**Source:**
---
We just need to show there exists an integral value of $k > 0$ such that $2k^2-4k, 2k^2+1, 2k^2+4k$ belong to the interval $[n, 2n]$. This is mere algebra, and the knowledge that $n \geq 100$. The bound on $100$ is very gentle.

Claim: for each $n$, there exists an integer $X$ such that $2X^2-4X$ and $2X^2 + 4X$ are both numbers written on some card. Proof: In algebra, we claim that there exists an $X$ such that $n \leq 2X^2 - 4X$ and $2X^2 + 4X \leq 2n$. Rewriting this in the quadratic formula, we just need to find an integer between $1 + \sqrt{1 + \frac{n}{2}}$ and $-1 + \sqrt{1+n}$. We can manually verify a bunch of $n$ close to $100$ to see that this is always possible, and for larger $n$ the sizes don't compare. So, for some integer $X$, Ivan writes down $2X^2 + 4X$, $2x^2 - 4X$ and $2X^2 + 1$. Pairs of these numbers sum to $(2X-1)^2$, $(2X)^2$ and $(2X+1)^2$; two of these three numbers must clearly be in the same group, so we have a perfect square.
---
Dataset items
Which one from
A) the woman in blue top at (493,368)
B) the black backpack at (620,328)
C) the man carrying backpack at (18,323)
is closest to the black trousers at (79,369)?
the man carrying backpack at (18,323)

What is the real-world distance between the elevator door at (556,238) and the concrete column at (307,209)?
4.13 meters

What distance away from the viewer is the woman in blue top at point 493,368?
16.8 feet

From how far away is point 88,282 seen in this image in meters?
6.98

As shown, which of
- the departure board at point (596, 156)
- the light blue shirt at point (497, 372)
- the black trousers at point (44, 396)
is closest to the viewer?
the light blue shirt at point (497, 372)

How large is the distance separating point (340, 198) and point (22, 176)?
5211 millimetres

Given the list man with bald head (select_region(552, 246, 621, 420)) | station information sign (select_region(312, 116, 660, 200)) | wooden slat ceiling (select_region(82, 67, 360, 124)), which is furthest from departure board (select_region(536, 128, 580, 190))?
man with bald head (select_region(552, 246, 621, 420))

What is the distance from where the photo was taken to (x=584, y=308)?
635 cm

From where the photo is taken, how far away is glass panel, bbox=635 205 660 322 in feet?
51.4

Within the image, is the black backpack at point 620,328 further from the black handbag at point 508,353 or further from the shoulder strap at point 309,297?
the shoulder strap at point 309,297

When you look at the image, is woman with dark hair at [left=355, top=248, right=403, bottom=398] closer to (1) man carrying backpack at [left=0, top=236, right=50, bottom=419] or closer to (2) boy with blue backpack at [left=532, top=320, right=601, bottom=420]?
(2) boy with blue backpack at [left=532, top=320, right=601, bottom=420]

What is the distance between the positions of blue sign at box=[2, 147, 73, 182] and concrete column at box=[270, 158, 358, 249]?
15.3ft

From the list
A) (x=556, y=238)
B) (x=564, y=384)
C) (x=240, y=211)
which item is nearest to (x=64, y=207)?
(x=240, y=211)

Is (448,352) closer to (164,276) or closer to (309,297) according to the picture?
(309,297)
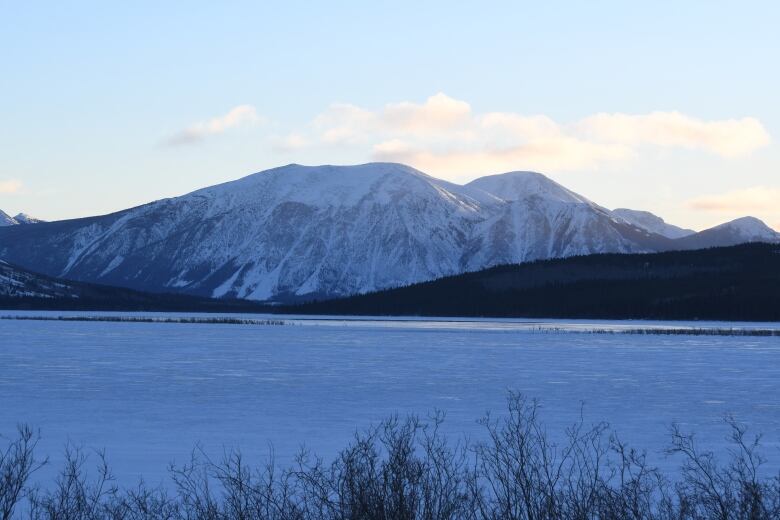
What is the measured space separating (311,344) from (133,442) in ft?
208

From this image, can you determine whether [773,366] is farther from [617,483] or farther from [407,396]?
[617,483]

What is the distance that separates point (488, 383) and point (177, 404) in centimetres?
1627

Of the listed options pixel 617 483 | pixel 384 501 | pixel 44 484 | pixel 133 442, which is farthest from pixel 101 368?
pixel 384 501

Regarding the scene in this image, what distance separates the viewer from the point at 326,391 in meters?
45.9

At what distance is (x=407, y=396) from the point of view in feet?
144

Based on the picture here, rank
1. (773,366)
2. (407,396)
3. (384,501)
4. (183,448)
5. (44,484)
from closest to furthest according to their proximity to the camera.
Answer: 1. (384,501)
2. (44,484)
3. (183,448)
4. (407,396)
5. (773,366)

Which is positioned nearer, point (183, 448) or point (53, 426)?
point (183, 448)

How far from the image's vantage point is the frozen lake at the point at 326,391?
31.2 m

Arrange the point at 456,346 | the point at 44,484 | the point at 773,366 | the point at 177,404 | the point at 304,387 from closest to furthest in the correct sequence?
the point at 44,484 → the point at 177,404 → the point at 304,387 → the point at 773,366 → the point at 456,346

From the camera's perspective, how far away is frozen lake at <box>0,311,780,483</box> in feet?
102

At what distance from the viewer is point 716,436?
31.5m

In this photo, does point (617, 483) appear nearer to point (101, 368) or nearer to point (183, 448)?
point (183, 448)

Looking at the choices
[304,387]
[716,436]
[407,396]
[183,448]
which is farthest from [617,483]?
[304,387]

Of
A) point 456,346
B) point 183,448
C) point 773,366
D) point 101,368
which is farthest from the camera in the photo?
point 456,346
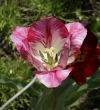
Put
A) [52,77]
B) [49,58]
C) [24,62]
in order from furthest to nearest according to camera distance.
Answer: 1. [24,62]
2. [49,58]
3. [52,77]

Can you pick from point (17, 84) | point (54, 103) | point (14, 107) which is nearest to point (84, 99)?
point (14, 107)

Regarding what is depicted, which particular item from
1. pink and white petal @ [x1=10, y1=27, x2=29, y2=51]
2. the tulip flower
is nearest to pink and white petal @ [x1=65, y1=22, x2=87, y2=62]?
the tulip flower

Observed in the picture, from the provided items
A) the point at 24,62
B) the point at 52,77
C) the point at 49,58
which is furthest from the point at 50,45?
the point at 24,62

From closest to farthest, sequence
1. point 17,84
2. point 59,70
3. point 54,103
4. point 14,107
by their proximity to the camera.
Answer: point 59,70 → point 54,103 → point 17,84 → point 14,107

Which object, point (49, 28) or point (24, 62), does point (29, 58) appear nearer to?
point (49, 28)

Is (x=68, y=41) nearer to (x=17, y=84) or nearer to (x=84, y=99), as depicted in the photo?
(x=17, y=84)

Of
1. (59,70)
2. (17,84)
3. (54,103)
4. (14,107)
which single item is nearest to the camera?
A: (59,70)

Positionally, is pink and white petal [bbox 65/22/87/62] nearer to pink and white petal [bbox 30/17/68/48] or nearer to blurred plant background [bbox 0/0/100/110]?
pink and white petal [bbox 30/17/68/48]
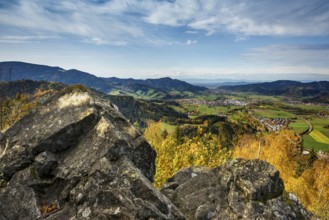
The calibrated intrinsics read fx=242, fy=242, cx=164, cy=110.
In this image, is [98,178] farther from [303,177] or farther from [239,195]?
[303,177]

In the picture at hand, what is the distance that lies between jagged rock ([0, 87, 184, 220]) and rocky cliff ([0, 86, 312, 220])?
51mm

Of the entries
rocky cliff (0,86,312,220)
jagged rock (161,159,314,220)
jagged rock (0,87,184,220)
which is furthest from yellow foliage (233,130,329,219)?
jagged rock (0,87,184,220)

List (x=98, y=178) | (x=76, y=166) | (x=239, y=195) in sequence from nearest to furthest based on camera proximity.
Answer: (x=98, y=178) < (x=76, y=166) < (x=239, y=195)

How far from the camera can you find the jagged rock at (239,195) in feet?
53.3

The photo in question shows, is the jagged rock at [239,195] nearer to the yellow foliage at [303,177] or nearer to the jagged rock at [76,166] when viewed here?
the jagged rock at [76,166]

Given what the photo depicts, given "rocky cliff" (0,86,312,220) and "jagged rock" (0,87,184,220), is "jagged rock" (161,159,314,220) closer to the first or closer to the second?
"rocky cliff" (0,86,312,220)

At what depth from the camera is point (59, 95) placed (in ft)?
62.7

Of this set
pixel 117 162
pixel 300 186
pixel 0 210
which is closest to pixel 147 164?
pixel 117 162

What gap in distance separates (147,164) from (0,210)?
31.7ft

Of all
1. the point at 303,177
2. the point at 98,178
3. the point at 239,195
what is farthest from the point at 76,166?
the point at 303,177

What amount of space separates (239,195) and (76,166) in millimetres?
11228

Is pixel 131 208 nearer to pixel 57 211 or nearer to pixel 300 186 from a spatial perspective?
pixel 57 211

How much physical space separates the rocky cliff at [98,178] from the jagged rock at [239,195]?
65 mm

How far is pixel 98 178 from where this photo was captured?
13.9m
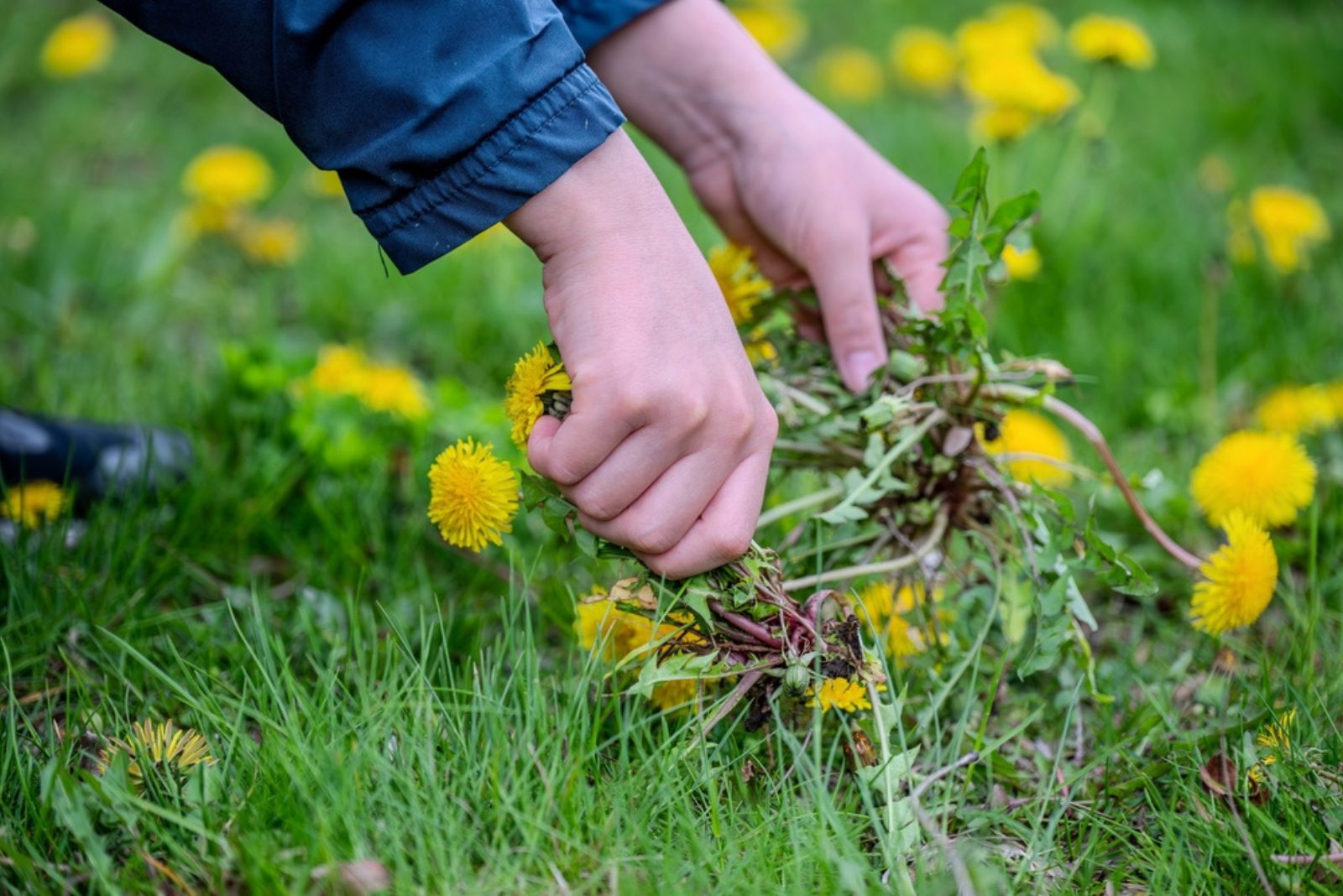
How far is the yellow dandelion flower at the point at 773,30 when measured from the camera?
3.54 metres

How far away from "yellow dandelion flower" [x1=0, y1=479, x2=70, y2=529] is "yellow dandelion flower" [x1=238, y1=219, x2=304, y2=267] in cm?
115

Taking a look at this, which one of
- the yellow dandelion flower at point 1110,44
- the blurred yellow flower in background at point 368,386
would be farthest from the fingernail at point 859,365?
the yellow dandelion flower at point 1110,44

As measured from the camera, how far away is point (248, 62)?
3.46ft

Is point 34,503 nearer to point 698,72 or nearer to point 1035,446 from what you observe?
point 698,72

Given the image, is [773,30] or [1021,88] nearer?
[1021,88]

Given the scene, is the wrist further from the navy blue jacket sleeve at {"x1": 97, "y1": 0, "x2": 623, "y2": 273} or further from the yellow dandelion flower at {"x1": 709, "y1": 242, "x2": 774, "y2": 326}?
the yellow dandelion flower at {"x1": 709, "y1": 242, "x2": 774, "y2": 326}

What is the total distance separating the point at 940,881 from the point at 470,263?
1.98 m

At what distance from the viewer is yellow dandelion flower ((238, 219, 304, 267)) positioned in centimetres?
262

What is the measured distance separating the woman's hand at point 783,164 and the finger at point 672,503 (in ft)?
1.43

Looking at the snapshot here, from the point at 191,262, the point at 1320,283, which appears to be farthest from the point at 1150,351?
the point at 191,262

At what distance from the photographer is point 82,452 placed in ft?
5.65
---
**Task instructions:**
**1)** According to the proof above, what lower bound on $n$ is assumed?
**2)** Duplicate the part of the proof that opens with the words containing "Claim: for each" and closes with "a perfect square.".

**Expected answers:**
**1)** $n \geq 100$

**2)**
Claim: for each $n$, there exists an integer $X$ such that $2X^2-4X$ and $2X^2 + 4X$ are both numbers written on some card. Proof: In algebra, we claim that there exists an $X$ such that $n \leq 2X^2 - 4X$ and $2X^2 + 4X \leq 2n$. Rewriting this in the quadratic formula, we just need to find an integer between $1 + \sqrt{1 + \frac{n}{2}}$ and $-1 + \sqrt{1+n}$. We can manually verify a bunch of $n$ close to $100$ to see that this is always possible, and for larger $n$ the sizes don't compare. So, for some integer $X$, Ivan writes down $2X^2 + 4X$, $2x^2 - 4X$ and $2X^2 + 1$. Pairs of these numbers sum to $(2X-1)^2$, $(2X)^2$ and $(2X+1)^2$; two of these three numbers must clearly be in the same group, so we have a perfect square.